In the absence of a federal framework to regulate the credit repair industry, a trend of illusory “quick fix” credit repair schemes emerged in the 1990s that explicitly promised the removal of negative information by exploiting the limitations in the dispute process.
The FCRA obligated CRAs to remove negative trade lines 30 days after a dispute was submitted if the investigation was still ongoing.
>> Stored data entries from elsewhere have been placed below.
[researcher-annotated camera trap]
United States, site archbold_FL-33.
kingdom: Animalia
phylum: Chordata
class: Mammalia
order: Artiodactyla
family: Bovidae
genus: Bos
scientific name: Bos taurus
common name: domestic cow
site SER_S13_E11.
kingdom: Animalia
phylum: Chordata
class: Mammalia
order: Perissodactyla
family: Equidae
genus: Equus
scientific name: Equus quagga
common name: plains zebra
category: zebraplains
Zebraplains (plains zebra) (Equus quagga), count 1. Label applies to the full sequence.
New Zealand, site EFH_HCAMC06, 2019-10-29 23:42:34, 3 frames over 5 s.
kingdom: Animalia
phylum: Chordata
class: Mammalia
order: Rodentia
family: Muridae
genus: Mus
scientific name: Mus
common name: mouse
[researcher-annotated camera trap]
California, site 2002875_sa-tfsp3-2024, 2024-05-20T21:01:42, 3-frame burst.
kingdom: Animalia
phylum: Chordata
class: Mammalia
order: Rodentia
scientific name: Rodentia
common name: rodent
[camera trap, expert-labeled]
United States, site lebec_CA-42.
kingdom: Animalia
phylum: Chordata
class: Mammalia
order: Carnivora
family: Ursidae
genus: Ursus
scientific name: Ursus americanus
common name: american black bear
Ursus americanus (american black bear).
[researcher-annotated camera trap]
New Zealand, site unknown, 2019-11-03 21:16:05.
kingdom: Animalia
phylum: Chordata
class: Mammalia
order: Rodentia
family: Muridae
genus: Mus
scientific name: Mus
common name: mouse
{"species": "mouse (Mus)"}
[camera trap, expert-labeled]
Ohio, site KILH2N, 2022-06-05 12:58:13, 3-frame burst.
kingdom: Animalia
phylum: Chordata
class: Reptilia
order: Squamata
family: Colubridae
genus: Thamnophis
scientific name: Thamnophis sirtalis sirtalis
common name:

However, unscrupulous companies submitted CRAs with disputes knowing that due to limitations in communications technology it was often technically difficult for disputes to be resolved within 30 days, resulting in high rates of “reinsertion,” or the reappearance of negative information previously removed in response to a consumer dispute.
Over the past 24 years, technological improvements in the dispute process, innovation in the credit repair industry and routine enforcement of CROA by the FTC and state attorneys general have eliminated this problem.
Technological enhancements to e-OSCAR, the automated system that enables data furnishers and CRAs to create and respond to the disputes system, has resulted in the “[completion of disputes] within 10-14 business days and quite often within two to three days,” according to a national CRA. Additionally, the FTC reported in 2015 that “reinsertion” rates have fallen to 1% of all consumer disputes, hardly a systemic threat to the integrity of the credit reporting system.
Furthermore, as previously mentioned, decades of CROA enforcement actions by the FTC and state AGs, such as “Operation Credit Despair” and “Operation Clean Sweep,” have eliminated these “quick fix” schemes explicitly promising the removal of negative information.